## SELECTED PASSAGE:
◇ ◇ ◇ ◇ ◇

Re: VM: do_try_to_free_memory failed for XXXX, 2.2.17, 2.2.18pre3

From: Andrea Arcangeli (andrea@suse.de)
Date: Fri Oct 13 2000 - 09:10:47 EST


On Thu, Oct 12, 2000 at 04:48:55PM -0700, lamont@icopyright.com wrote:
>
> if you aren't comfortable with dropping a lot of the 2.2.18preX stuff onto
> a production box, there is also the 2.2.18pre2aa2 kernel that andrea made

2.2.18pre2aa2 should be kind of rock solid (the only problem it has
as every other rawio capable kernel out there is rawio so if you don't use rawio
you're just fine for using it in production).

The latest aa patchkit (2.2.18pre15aa1) also fixes the couple of severe rawio
bugs that can generate memleaks in SMP memory corruption and a deadlock
condition that leads to processes unkillable in D state. Obviously nobody
before me ever used rawio to read from disk to a completly swapped out area.
The swapped out buffer case is the one that two of those bugs trivially (just
after one second of runtime the task goes in D state) but if the machine is
under a little memory pressure bad things could happen anyways (infact the
reason I looked into it the first time was a bugreport about 2.2.18pre2aa2
using a real DBMS on a 256Mbyte RAM machine under some memory pressure, the
kernel was returning -EFAULT and writing error messages).

◇ ◇ ◇ ◇ ◇

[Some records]
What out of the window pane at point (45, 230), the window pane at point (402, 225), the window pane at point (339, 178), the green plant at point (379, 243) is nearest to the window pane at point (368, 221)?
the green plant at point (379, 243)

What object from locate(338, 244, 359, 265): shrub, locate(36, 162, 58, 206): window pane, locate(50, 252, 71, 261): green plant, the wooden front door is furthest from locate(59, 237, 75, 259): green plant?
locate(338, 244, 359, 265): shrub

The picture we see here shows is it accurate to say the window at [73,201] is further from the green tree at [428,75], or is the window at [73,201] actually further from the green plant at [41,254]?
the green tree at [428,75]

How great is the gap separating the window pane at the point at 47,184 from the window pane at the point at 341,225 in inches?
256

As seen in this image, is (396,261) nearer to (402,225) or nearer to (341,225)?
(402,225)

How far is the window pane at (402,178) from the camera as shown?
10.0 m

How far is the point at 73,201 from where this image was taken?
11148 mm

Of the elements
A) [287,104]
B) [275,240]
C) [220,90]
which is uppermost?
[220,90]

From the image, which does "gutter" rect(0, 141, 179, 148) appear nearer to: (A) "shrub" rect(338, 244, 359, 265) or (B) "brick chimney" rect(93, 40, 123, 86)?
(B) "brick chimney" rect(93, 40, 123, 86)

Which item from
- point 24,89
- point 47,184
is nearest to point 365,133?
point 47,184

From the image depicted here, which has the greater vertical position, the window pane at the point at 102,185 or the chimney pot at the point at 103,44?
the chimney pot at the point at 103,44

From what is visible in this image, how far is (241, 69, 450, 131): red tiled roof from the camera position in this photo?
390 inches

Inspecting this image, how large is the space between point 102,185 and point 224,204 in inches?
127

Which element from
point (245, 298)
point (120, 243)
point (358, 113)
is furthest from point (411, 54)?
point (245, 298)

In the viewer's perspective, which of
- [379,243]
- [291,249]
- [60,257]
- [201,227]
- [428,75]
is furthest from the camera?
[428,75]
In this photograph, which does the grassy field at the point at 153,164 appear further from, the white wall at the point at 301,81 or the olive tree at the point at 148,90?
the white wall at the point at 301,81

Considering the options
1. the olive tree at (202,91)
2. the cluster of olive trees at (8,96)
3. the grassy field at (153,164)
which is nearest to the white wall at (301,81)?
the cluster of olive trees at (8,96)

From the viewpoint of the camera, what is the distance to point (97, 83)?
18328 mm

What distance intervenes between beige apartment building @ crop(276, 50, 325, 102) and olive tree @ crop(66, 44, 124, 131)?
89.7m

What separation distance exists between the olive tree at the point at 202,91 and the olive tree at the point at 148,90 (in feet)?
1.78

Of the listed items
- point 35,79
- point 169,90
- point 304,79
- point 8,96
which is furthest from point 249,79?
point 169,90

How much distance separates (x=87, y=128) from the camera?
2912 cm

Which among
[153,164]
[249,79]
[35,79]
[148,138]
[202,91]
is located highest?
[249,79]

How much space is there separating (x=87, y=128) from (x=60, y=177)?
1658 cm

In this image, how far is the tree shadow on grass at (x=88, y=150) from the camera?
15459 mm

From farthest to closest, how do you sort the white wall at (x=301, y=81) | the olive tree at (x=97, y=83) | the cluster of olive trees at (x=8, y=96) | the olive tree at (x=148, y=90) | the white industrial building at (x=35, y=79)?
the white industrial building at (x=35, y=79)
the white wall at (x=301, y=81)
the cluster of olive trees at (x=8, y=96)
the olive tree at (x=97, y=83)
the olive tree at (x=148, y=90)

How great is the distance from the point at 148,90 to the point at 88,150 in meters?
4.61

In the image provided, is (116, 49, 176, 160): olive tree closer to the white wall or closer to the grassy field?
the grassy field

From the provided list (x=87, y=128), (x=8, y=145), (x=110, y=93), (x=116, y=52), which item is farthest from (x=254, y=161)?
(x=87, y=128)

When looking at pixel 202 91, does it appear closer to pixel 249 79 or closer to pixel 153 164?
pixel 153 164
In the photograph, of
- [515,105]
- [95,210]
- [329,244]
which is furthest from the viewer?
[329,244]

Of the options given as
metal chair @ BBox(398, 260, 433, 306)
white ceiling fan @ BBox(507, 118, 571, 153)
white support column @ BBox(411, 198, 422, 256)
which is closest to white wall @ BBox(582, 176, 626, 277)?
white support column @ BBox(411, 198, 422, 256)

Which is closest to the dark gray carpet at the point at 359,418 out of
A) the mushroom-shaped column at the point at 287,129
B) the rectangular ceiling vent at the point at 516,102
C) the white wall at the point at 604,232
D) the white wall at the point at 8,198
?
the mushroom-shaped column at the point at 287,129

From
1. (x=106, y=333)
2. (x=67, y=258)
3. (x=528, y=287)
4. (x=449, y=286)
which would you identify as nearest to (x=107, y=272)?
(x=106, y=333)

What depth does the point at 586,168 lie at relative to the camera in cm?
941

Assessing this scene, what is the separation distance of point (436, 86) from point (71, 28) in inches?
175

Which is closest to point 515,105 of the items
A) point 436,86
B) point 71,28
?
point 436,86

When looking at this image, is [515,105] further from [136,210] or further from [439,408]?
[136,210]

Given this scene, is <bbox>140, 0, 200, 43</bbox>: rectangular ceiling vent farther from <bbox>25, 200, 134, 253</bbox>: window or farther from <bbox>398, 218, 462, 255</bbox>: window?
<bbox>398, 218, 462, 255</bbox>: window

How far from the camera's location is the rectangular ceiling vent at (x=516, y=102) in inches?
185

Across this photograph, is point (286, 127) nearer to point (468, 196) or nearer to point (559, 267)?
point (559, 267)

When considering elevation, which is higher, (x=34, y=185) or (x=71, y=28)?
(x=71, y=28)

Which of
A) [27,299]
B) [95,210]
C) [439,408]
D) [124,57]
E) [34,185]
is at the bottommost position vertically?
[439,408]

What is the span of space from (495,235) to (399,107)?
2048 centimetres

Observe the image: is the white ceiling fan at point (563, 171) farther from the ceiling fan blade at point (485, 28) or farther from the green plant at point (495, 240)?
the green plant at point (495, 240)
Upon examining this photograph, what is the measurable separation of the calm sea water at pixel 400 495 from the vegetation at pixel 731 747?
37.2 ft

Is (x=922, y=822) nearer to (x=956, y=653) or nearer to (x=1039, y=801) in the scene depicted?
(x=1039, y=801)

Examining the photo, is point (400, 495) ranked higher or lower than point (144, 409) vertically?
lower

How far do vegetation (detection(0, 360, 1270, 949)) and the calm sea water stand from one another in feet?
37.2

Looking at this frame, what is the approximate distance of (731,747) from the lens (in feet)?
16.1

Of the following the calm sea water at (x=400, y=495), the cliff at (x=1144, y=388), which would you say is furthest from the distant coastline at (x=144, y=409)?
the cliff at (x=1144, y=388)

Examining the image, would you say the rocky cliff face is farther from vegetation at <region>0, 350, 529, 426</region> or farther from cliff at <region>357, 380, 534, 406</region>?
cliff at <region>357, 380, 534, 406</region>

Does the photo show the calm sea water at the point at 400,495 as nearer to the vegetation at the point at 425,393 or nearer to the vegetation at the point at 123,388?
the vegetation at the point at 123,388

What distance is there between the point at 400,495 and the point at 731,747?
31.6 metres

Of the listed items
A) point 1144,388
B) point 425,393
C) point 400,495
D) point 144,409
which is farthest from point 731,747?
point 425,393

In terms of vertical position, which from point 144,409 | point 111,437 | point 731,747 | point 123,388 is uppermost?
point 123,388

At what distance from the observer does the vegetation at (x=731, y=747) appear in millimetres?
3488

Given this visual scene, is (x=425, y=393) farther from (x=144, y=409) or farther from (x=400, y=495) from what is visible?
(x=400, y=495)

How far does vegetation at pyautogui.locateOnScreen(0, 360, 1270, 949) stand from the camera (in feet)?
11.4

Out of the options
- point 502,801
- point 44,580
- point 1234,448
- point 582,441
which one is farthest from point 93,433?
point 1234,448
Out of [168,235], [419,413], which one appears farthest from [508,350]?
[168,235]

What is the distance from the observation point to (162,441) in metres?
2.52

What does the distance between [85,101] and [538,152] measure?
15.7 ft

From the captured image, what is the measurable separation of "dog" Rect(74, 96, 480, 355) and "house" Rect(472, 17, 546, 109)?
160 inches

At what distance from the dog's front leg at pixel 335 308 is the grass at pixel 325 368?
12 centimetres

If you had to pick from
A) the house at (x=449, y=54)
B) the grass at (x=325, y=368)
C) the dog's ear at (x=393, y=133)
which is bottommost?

◇ ◇ ◇ ◇ ◇

## REQUIREMENTS:
1: In the kernel mailing list post, how much RAM did the machine in the bug report about 2.2.18pre2aa2 have?
2: List every specific kernel version number that appears in the kernel mailing list post, including its subject line. Leave out the generic "2.2.18preX".

## ANSWERS TO THE PROBLEMS:
1: 256 Mbyte

2: 2.2.17, 2.2.18pre3, 2.2.18pre2aa2, 2.2.18pre15aa1